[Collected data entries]
• • •

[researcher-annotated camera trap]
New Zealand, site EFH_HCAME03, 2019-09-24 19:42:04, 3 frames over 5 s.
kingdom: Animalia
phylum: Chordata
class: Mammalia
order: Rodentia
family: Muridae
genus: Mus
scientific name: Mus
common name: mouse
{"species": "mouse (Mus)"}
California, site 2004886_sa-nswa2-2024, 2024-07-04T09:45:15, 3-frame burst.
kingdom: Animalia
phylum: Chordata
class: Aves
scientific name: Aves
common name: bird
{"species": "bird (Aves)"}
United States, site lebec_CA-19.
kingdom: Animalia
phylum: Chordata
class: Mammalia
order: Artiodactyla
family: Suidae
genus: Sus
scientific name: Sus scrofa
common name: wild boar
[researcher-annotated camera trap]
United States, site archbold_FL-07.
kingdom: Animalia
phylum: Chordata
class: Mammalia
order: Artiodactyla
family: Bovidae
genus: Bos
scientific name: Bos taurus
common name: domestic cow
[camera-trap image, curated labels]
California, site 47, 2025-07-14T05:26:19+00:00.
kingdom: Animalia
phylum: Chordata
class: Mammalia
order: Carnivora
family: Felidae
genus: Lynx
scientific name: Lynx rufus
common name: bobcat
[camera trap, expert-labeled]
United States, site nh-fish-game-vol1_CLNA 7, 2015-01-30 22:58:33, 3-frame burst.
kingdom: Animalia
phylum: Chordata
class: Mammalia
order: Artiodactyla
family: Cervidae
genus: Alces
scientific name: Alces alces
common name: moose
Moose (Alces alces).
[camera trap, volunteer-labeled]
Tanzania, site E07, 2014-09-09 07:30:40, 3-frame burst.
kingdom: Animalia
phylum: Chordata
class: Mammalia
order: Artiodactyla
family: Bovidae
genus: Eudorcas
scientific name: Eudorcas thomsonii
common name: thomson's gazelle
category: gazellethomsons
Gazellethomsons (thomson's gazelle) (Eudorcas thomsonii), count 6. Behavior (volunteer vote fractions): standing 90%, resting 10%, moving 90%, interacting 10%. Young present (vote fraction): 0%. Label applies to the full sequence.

• • •

# Work item:
Write only the number of lines above in which the word "site" is found.

# Finished exercise:
7